*Required task*
Copy the items word for word, starting at the beginning of the items and ending at the line that contains "0.54 meters", with both ends included. Leave out the pictures.

*Recorded data*
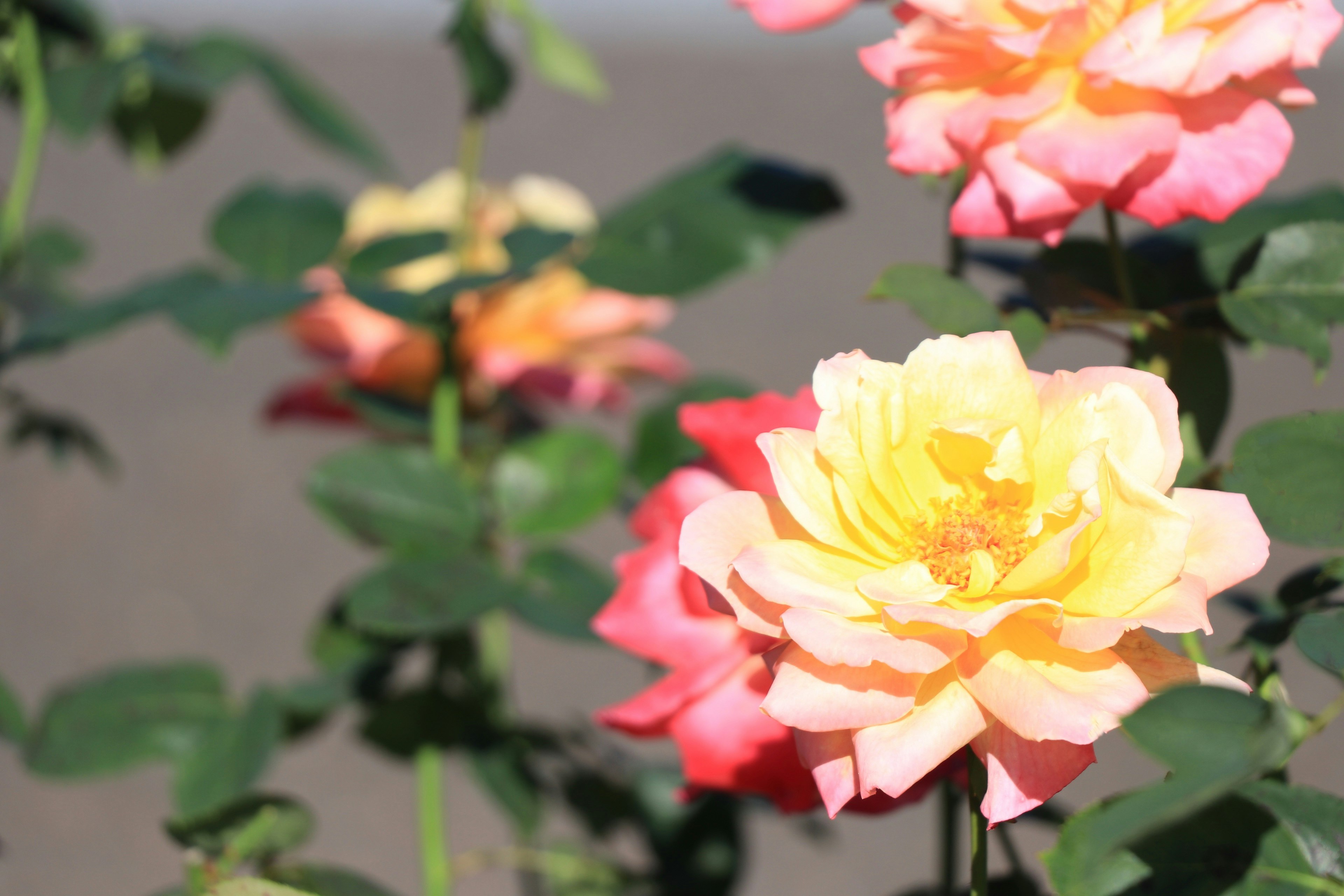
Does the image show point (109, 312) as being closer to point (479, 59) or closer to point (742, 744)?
point (479, 59)

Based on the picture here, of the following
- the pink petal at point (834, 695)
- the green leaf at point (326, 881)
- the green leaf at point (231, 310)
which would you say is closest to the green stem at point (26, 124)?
the green leaf at point (231, 310)

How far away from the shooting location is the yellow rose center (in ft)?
0.93

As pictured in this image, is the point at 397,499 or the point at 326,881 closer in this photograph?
the point at 326,881

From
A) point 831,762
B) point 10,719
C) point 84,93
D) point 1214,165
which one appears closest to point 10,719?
point 10,719

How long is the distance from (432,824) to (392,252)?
0.85 ft

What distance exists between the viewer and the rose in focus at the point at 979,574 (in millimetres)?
234

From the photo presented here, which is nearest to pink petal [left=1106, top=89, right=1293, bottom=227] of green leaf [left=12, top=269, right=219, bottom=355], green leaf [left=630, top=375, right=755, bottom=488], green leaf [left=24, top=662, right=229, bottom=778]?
green leaf [left=630, top=375, right=755, bottom=488]

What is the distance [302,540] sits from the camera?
230 centimetres

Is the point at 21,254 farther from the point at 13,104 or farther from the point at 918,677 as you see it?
the point at 918,677

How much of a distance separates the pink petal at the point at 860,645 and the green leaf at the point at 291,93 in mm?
484

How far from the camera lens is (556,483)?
0.54 meters

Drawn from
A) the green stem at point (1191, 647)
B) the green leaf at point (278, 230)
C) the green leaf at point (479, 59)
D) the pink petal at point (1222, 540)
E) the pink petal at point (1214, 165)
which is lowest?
the green stem at point (1191, 647)

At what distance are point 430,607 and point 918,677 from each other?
8.6 inches

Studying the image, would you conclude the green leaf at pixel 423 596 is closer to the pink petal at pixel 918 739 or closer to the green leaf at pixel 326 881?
the green leaf at pixel 326 881
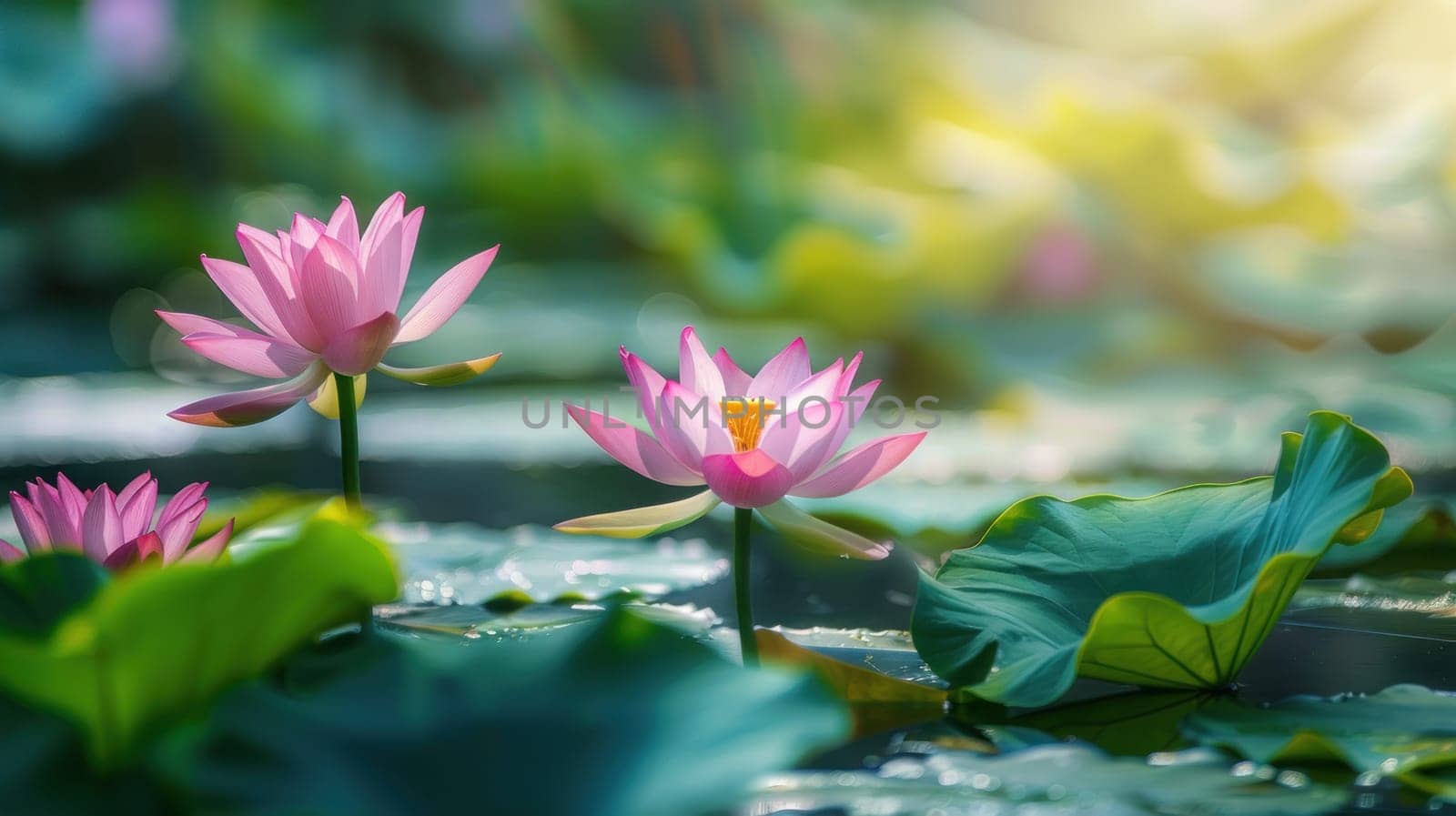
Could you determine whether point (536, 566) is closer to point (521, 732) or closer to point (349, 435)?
point (349, 435)

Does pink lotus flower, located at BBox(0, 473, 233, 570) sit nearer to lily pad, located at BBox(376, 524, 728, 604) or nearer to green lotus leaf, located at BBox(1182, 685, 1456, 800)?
lily pad, located at BBox(376, 524, 728, 604)

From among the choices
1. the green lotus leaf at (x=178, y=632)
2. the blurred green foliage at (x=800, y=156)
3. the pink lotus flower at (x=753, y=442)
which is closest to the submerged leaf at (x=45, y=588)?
the green lotus leaf at (x=178, y=632)

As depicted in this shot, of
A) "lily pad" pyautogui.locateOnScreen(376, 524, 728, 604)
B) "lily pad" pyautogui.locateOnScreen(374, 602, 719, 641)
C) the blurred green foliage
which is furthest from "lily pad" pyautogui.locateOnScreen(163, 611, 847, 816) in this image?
the blurred green foliage

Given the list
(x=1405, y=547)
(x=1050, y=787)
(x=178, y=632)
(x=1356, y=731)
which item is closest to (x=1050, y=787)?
(x=1050, y=787)

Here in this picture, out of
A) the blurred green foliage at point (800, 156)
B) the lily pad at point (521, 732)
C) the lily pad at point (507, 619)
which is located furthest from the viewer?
the blurred green foliage at point (800, 156)

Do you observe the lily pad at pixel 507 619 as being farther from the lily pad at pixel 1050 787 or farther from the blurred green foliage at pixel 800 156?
the blurred green foliage at pixel 800 156

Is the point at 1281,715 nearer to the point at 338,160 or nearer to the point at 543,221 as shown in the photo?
the point at 543,221

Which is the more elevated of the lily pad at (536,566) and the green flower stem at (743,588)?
the green flower stem at (743,588)

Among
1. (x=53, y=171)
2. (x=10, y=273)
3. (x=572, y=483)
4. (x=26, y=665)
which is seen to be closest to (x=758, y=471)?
(x=26, y=665)
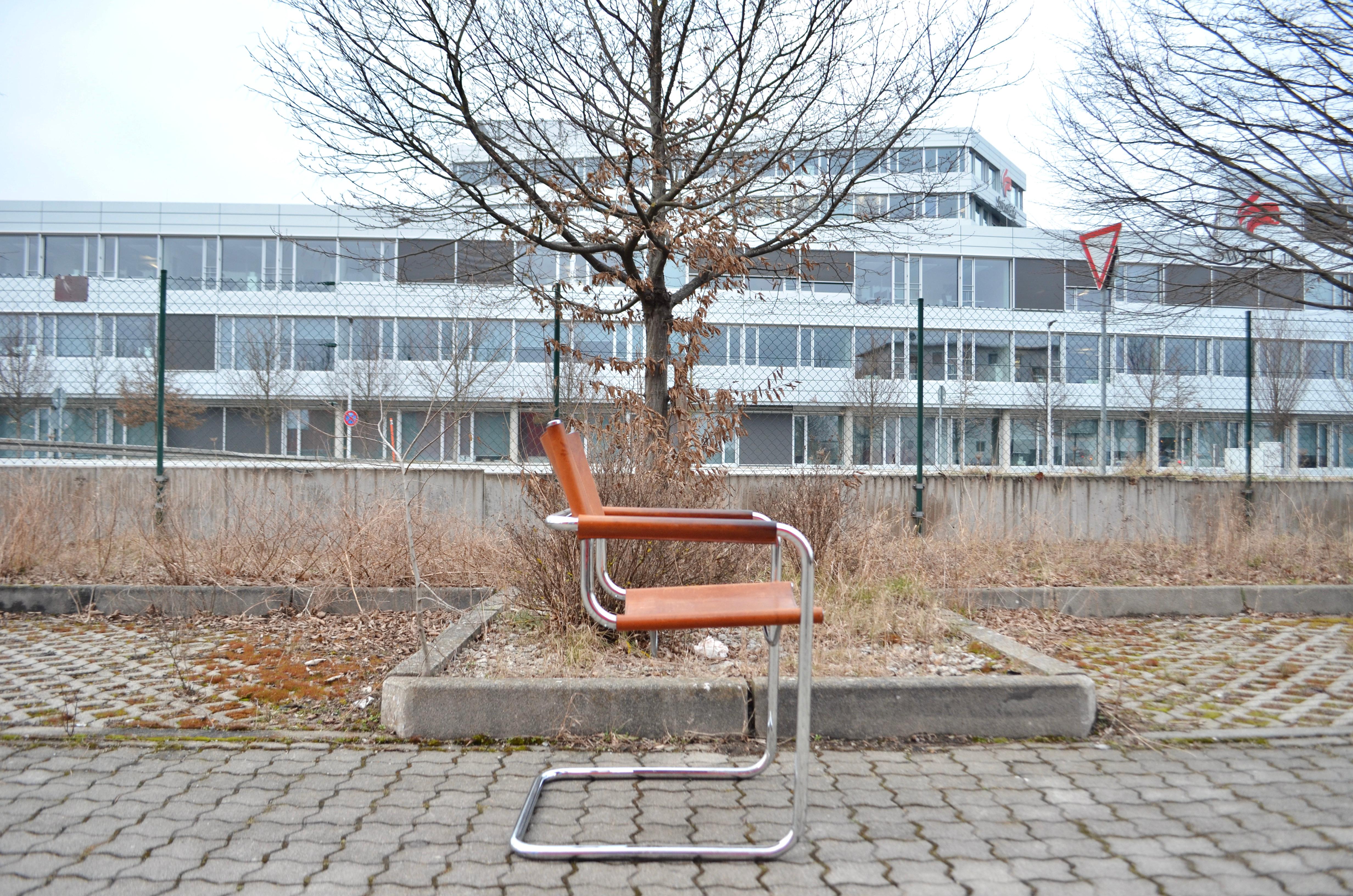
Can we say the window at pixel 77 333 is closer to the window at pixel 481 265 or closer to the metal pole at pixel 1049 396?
the window at pixel 481 265

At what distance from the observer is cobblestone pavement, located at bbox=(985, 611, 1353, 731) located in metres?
3.46

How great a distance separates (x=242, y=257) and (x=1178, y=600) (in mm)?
31779

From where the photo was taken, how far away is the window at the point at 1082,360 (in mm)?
28219

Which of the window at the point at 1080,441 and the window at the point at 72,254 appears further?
the window at the point at 72,254

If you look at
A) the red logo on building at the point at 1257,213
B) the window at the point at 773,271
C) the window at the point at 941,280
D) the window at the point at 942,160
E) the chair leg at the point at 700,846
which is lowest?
the chair leg at the point at 700,846

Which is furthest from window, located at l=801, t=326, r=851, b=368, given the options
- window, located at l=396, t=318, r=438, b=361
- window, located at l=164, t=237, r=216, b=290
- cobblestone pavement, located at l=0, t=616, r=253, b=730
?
window, located at l=164, t=237, r=216, b=290

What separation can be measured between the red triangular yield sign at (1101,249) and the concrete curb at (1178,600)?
2.87 metres

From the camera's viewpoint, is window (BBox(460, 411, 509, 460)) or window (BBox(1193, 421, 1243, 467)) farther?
window (BBox(1193, 421, 1243, 467))

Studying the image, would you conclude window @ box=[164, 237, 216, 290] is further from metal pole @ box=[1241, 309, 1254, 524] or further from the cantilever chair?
the cantilever chair

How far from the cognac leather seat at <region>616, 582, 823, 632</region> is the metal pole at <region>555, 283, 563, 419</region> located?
13.9 feet

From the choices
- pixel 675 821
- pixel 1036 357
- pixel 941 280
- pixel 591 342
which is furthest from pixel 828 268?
pixel 941 280

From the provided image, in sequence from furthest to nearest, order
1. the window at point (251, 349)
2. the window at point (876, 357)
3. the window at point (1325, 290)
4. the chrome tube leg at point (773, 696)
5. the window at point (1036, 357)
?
the window at point (1036, 357) → the window at point (251, 349) → the window at point (876, 357) → the window at point (1325, 290) → the chrome tube leg at point (773, 696)

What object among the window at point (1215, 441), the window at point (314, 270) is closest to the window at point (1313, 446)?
the window at point (1215, 441)

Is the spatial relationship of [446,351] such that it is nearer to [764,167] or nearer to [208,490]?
[208,490]
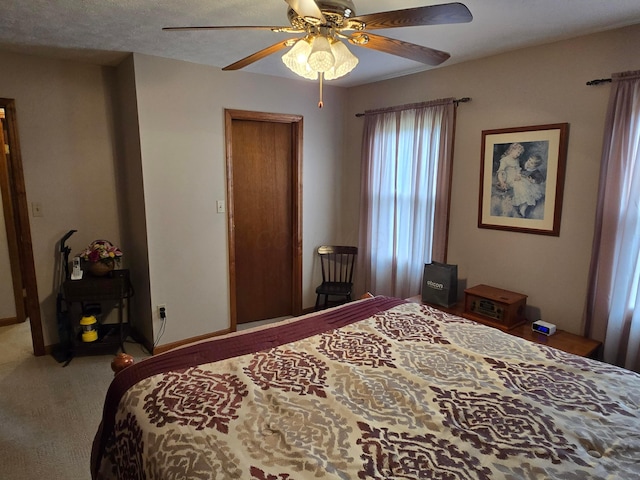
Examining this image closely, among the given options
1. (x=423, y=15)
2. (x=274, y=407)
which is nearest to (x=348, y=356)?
(x=274, y=407)

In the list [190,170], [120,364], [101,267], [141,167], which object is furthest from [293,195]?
[120,364]

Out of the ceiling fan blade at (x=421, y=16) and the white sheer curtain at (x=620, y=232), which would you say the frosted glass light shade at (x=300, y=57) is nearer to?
the ceiling fan blade at (x=421, y=16)

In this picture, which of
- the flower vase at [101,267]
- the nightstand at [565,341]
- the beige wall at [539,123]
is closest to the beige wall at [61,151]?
the flower vase at [101,267]

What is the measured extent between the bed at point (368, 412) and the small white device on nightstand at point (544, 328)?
893mm

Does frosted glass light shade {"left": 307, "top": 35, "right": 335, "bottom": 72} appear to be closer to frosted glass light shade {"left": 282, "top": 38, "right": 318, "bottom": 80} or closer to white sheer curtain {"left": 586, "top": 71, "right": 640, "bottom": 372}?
frosted glass light shade {"left": 282, "top": 38, "right": 318, "bottom": 80}

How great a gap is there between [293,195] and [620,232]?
8.89 ft

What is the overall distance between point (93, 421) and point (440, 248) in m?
2.85

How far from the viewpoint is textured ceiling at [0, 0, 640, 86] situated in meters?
2.05

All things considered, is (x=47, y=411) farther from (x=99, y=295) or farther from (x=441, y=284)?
(x=441, y=284)

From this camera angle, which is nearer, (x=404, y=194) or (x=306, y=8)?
(x=306, y=8)

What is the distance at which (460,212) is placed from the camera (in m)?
3.22

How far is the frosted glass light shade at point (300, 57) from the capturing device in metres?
1.68

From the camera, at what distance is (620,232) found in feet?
7.64

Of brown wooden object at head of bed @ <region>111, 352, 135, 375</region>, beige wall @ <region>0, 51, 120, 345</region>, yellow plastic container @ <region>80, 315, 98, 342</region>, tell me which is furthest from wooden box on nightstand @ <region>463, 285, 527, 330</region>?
beige wall @ <region>0, 51, 120, 345</region>
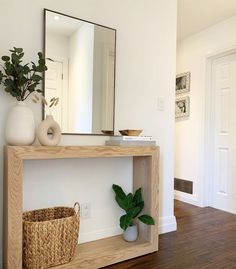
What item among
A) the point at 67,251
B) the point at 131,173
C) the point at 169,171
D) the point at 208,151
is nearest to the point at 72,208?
the point at 67,251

*The output*
Does the image show point (109, 312) as being closer to point (479, 59) or closer to point (742, 744)?
point (479, 59)

Based on the picture here, of the following
- the pink petal at point (834, 695)
- the green leaf at point (326, 881)
- the green leaf at point (231, 310)
which would you say is closest to the green stem at point (26, 124)?
the green leaf at point (231, 310)

How far away from the shooting location is the yellow rose center (in ft)?
0.93

As pictured in this image, is the point at 397,499 or the point at 326,881 closer in this photograph?
the point at 326,881

From
A) point 831,762
B) point 10,719
C) point 84,93
D) point 1214,165
which one appears closest to point 10,719?
point 10,719

How long is the distance from (432,824) to (392,252)?
0.85 ft

What distance exists between the viewer and the rose in focus at the point at 979,574 (in millimetres)?
234

From the photo presented here, which is nearest to pink petal [left=1106, top=89, right=1293, bottom=227] of green leaf [left=12, top=269, right=219, bottom=355], green leaf [left=630, top=375, right=755, bottom=488], green leaf [left=24, top=662, right=229, bottom=778]?
green leaf [left=630, top=375, right=755, bottom=488]

What is the distance [302,540] sits from the camera?
230 centimetres

Is the point at 21,254 farther from the point at 13,104 or farther from the point at 918,677 as you see it?
the point at 918,677

How much of a distance separates the pink petal at the point at 860,645 and the green leaf at the point at 291,93 in mm?
484

How far from the camera lens is (556,483)?
0.54 meters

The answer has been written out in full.